Down Here
The most useful item brought back from the moon
Isn’t one of the moon rocks but the photograph
Of an earthrise, the beautiful, blue-green globe
Floating alone in a black sky.
Those who look at it every morning are likely
To wish that Earth Day came more often
And enticed more people to join the cleanup.
Does the photograph tell us to cancel funding
For more space exploration? No, it merely suggests
We need to treat our home with the consideration
That it deserves before we assume that other
Inhabitants of the Milky Way
Will want to welcome us to their neighborhood.

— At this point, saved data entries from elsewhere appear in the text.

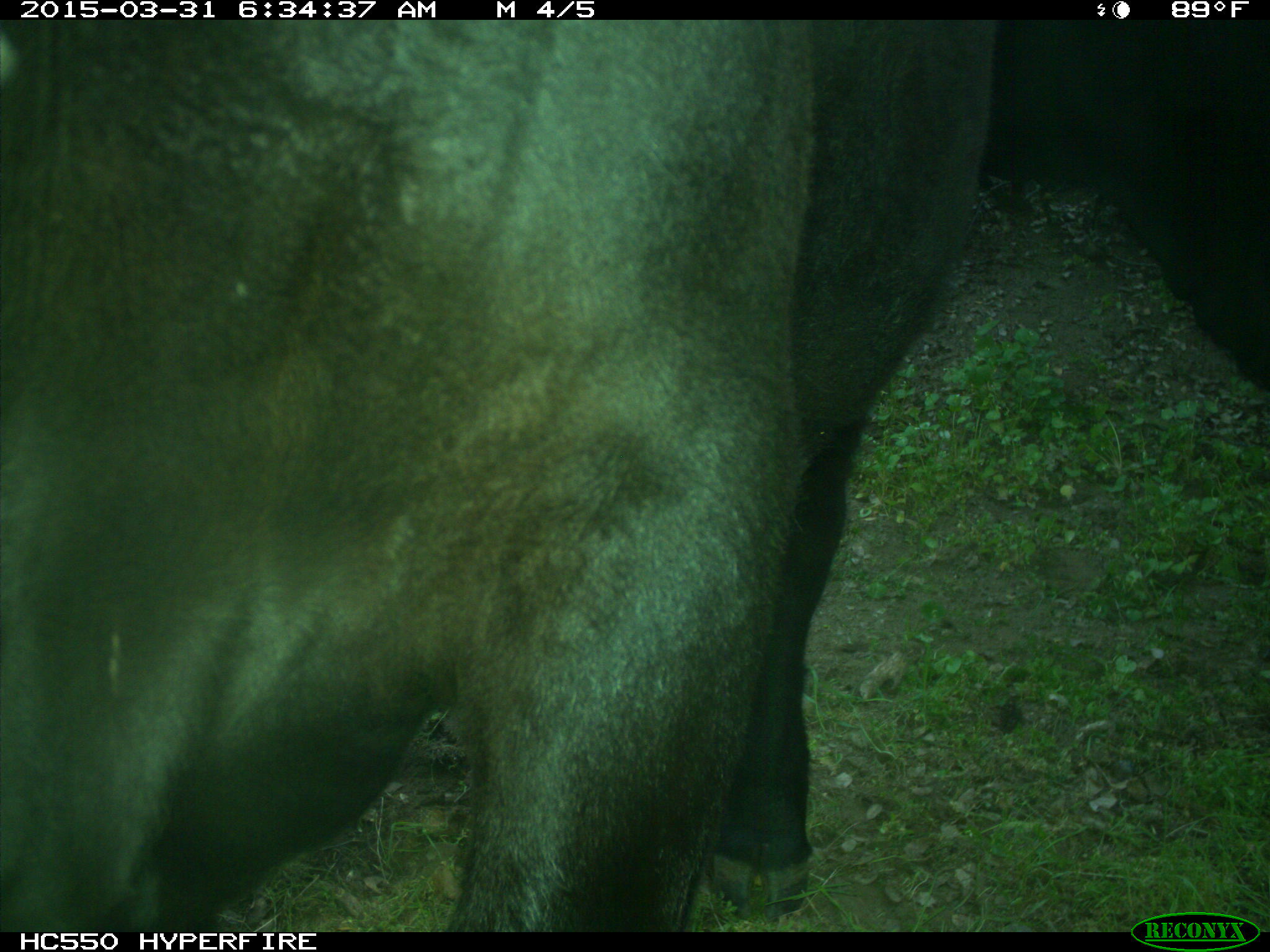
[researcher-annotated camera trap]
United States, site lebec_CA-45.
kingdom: Animalia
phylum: Chordata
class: Mammalia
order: Artiodactyla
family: Bovidae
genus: Bos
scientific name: Bos taurus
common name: domestic cow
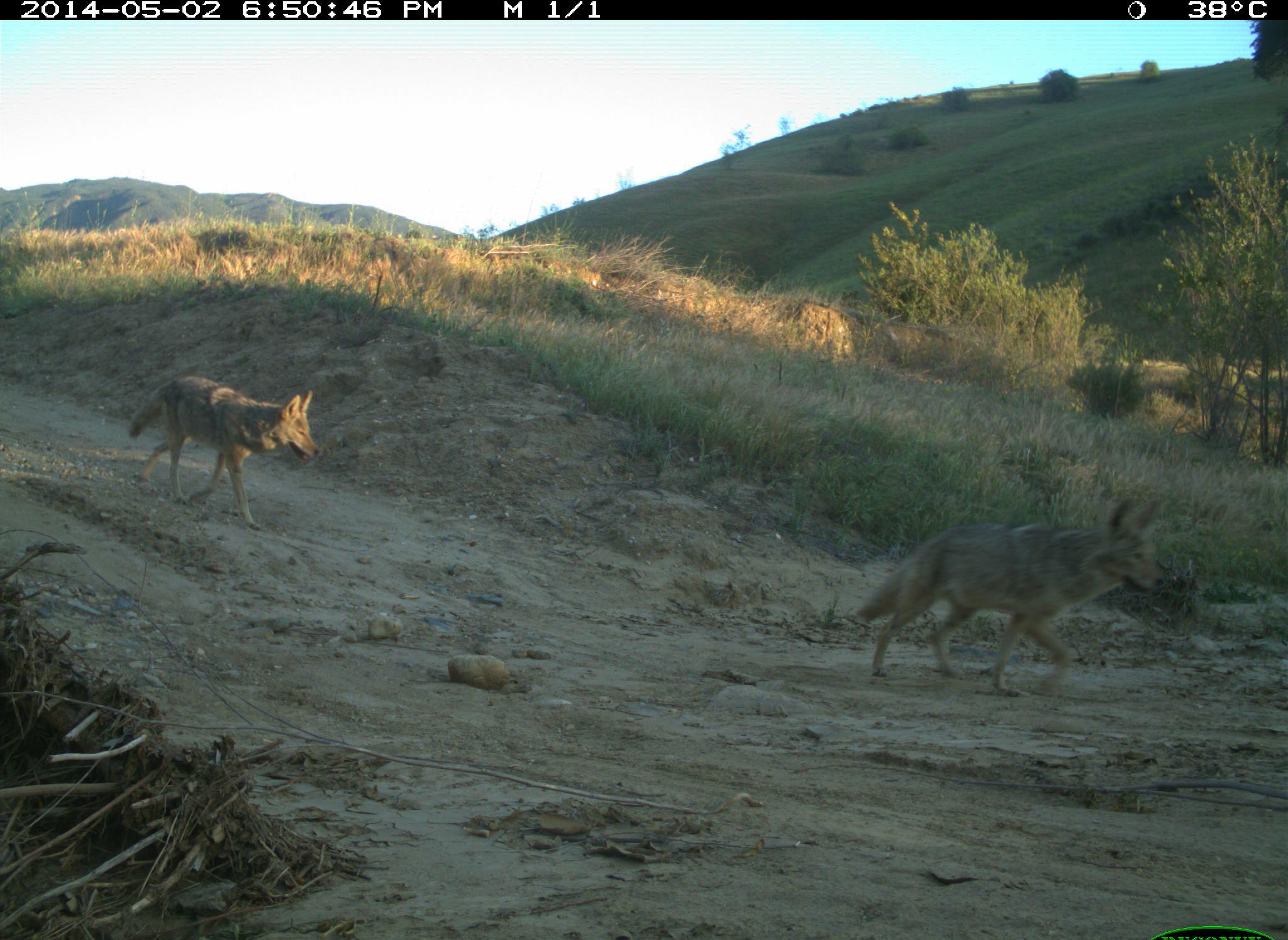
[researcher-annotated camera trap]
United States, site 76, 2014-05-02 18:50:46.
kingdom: Animalia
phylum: Chordata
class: Mammalia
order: Carnivora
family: Canidae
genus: Canis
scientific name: Canis latrans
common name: coyote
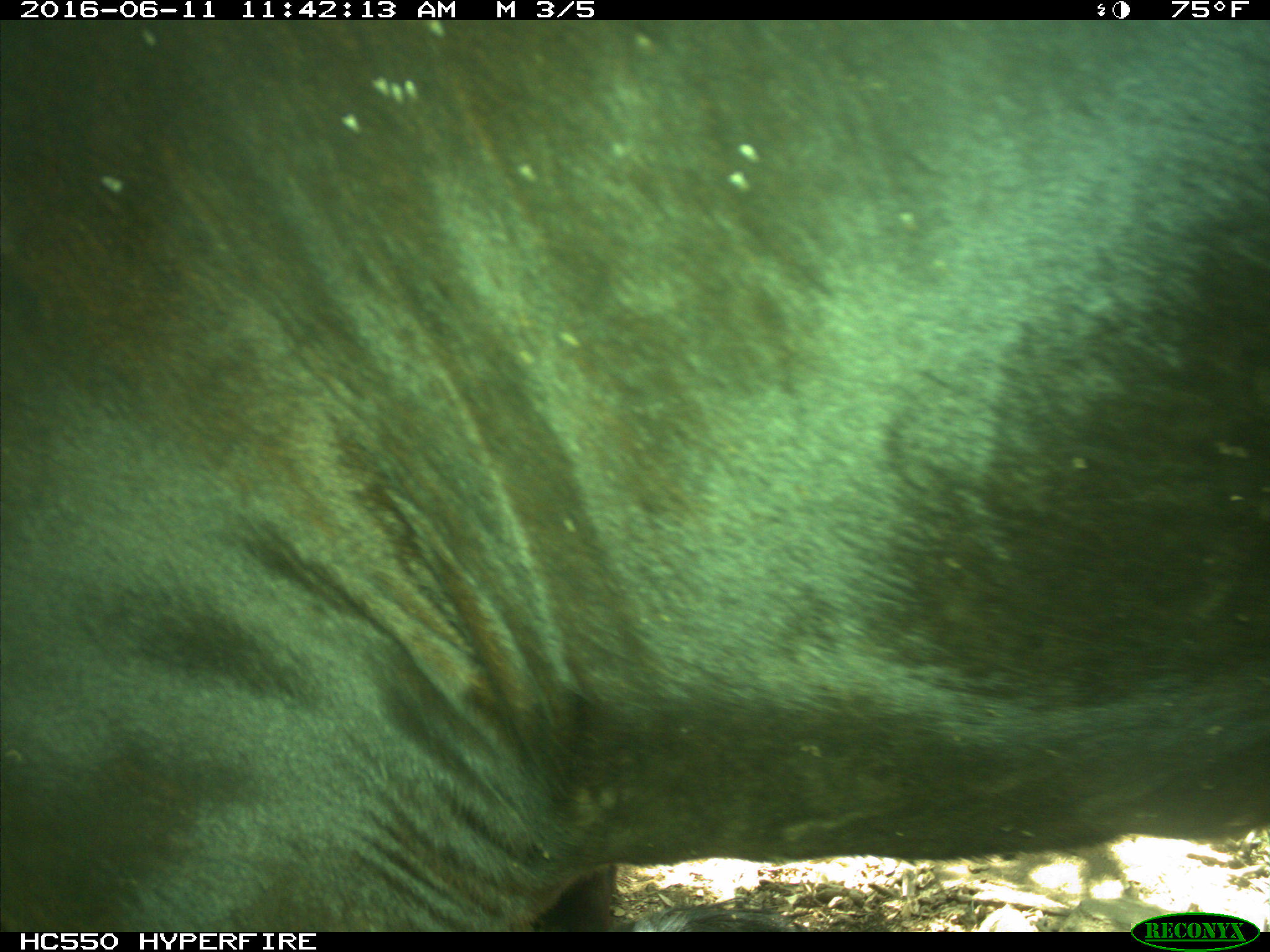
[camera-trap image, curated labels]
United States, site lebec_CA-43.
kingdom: Animalia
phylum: Chordata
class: Mammalia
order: Artiodactyla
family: Bovidae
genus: Bos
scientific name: Bos taurus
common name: domestic cow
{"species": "Bos taurus (domestic cow)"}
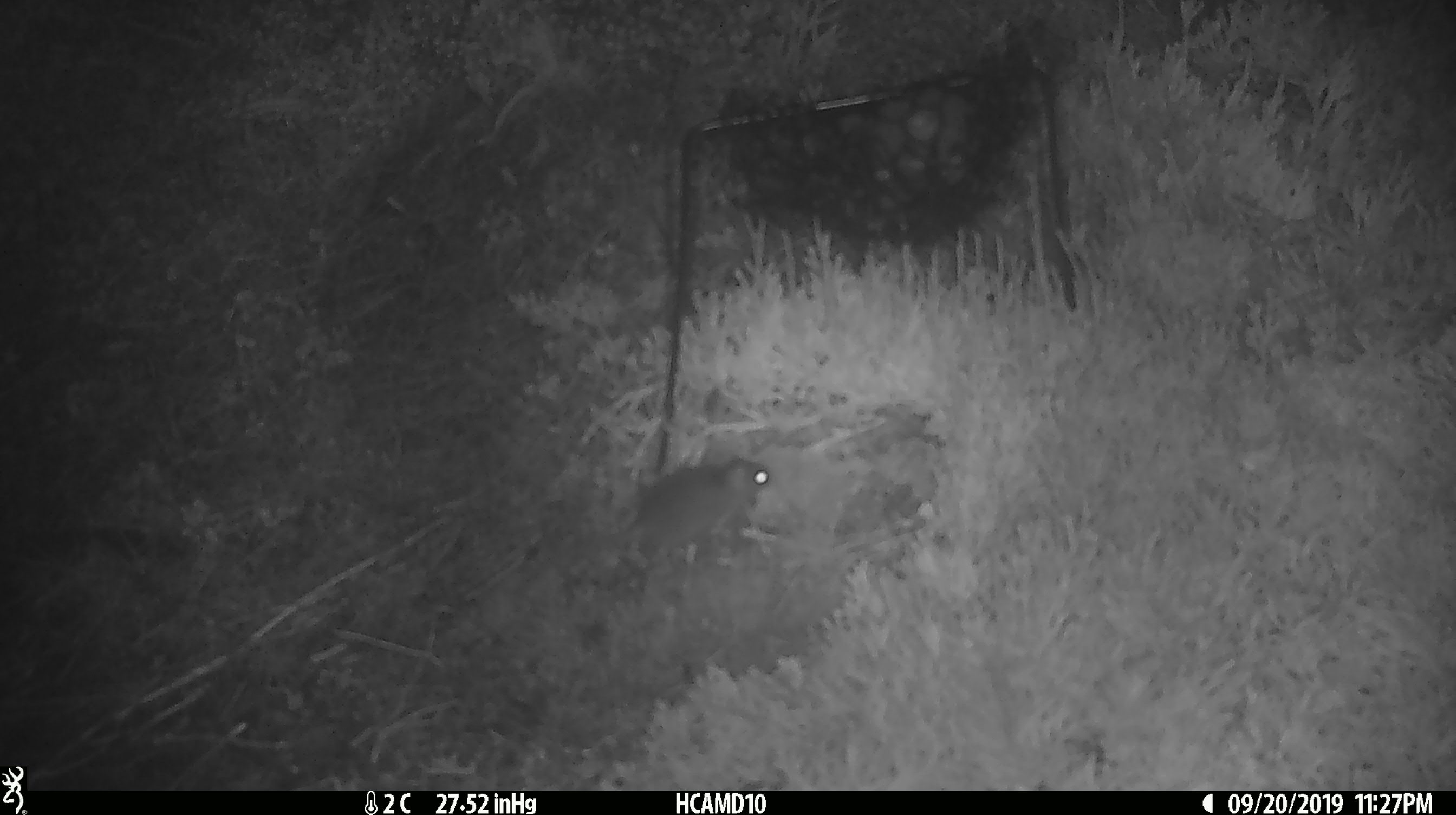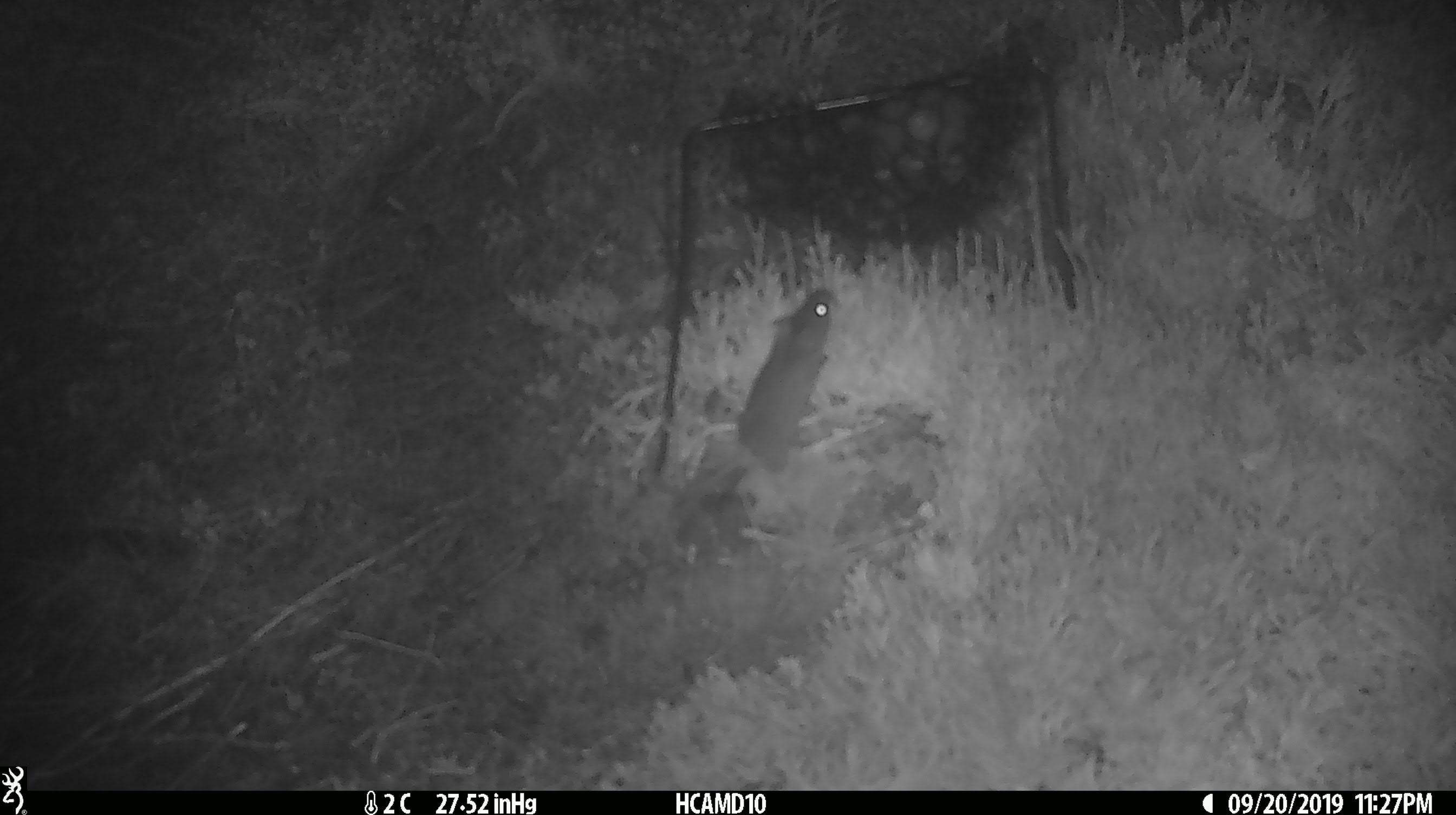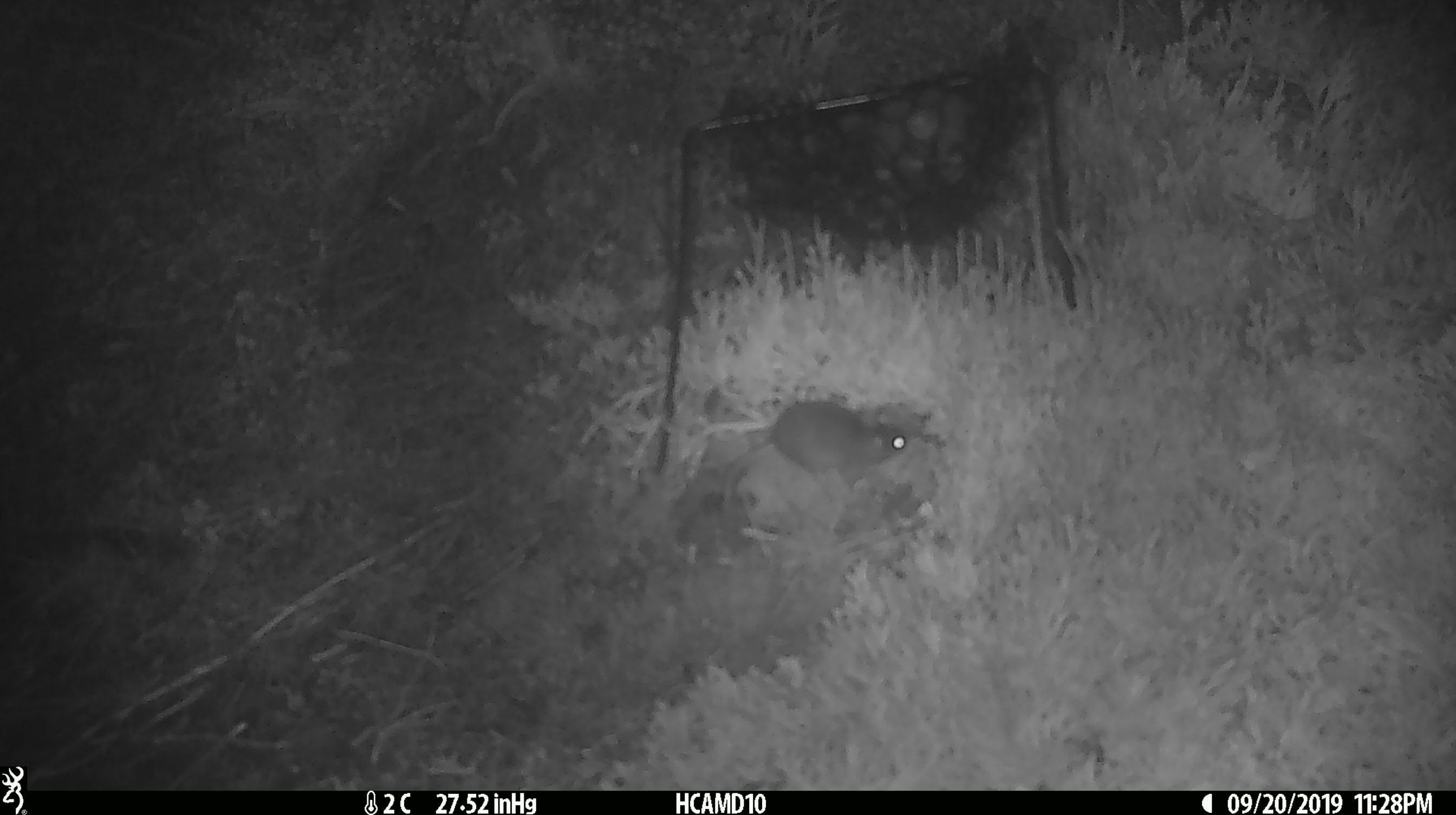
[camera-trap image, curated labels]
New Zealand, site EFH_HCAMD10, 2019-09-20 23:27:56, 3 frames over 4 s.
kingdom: Animalia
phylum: Chordata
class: Mammalia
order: Rodentia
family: Muridae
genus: Mus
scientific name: Mus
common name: mouse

Meanwhile an Earth Day pamphlet may suggest,
If we’d like a fresh perspective, that we turn
To the tall tree in our own backyard
And climb the ladder we lean against it
Up to the lookout. From there, it’s not hard
To imagine looking down from a perch still higher
On a house and yard grown small and frail.
What if our homestead, the pamphlet asks,
Isn’t the dead weight we sometimes feel
Stooping our shoulders, if it’s more
A loose assembly of matchsticks and moss
That the first strong gust may sweep away?
From high in the tree, the white sheets
Drying on the line with our other laundry—
Shirts and blouses, pajamas and underwear—
Flutter like tiny prayer flags,
Petitioning us to join them on the ground.